### Work to do
Pull out every line in the entries below that contains the string "camera", treating uppercase and lowercase as different.

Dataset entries
## Begin

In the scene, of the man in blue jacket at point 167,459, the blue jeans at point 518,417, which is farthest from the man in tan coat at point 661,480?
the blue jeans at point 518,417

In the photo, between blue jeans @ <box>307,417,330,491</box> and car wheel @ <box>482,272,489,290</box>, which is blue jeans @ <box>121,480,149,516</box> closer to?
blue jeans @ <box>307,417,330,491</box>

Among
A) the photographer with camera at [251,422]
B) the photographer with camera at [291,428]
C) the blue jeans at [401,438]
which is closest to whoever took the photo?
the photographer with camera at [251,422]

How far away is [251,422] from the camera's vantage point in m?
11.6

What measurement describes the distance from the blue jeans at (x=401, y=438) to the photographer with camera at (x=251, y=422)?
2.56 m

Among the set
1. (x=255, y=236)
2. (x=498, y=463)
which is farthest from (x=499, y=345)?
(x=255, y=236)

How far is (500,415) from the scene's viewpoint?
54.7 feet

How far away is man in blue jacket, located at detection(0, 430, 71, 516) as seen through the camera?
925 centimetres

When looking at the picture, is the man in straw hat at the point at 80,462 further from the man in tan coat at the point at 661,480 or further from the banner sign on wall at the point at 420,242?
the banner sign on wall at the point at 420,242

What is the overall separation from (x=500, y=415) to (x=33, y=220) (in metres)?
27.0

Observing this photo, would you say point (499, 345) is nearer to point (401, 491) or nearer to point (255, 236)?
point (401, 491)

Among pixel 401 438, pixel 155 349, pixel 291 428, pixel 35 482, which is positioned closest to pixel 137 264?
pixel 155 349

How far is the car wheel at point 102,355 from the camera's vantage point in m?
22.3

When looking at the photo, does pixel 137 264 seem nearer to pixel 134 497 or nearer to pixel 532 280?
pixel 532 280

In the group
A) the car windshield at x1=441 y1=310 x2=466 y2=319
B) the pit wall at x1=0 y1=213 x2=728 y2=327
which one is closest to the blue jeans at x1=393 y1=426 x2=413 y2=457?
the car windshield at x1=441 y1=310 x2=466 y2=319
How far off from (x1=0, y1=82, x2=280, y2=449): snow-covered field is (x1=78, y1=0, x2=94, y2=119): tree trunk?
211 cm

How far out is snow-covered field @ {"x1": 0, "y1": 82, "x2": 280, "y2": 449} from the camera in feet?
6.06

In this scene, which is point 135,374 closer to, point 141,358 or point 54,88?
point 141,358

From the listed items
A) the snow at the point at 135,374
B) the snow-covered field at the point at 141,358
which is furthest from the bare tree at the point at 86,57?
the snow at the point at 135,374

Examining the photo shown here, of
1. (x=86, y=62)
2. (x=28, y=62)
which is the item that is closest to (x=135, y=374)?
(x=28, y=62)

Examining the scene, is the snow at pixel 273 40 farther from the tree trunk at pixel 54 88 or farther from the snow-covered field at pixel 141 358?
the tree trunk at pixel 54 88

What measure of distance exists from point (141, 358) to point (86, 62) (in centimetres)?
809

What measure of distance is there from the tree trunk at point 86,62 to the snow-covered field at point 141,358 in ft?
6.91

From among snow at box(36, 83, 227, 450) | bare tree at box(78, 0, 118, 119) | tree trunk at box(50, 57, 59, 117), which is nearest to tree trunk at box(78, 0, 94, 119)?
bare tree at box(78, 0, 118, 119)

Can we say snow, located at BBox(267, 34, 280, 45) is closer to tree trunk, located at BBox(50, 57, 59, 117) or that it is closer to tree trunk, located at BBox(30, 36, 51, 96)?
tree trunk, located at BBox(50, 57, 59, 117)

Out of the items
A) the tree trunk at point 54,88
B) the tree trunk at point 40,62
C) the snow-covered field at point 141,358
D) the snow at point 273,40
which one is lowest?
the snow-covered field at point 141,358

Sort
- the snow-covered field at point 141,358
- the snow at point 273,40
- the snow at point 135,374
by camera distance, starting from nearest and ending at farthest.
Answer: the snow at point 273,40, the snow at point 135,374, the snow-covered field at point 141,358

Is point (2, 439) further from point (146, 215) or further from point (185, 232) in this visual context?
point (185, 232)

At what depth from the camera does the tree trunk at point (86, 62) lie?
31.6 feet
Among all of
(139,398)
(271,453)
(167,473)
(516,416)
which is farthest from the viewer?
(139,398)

## End

### Result of the task
A) the photographer with camera at [251,422]
B) the photographer with camera at [291,428]
the photographer with camera at [251,422]
How far away is [251,422] from the camera's vantage point in m?
What measurement describes the distance from the blue jeans at (x=401, y=438) to the photographer with camera at (x=251, y=422)?
How far away is man in blue jacket, located at detection(0, 430, 71, 516) as seen through the camera?
How far is the car wheel at point 102,355 from the camera's vantage point in m?
How far out is snow-covered field @ {"x1": 0, "y1": 82, "x2": 280, "y2": 449} from the camera in feet?
by camera distance, starting from nearest and ending at farthest.
At what depth from the camera does the tree trunk at point (86, 62) lie?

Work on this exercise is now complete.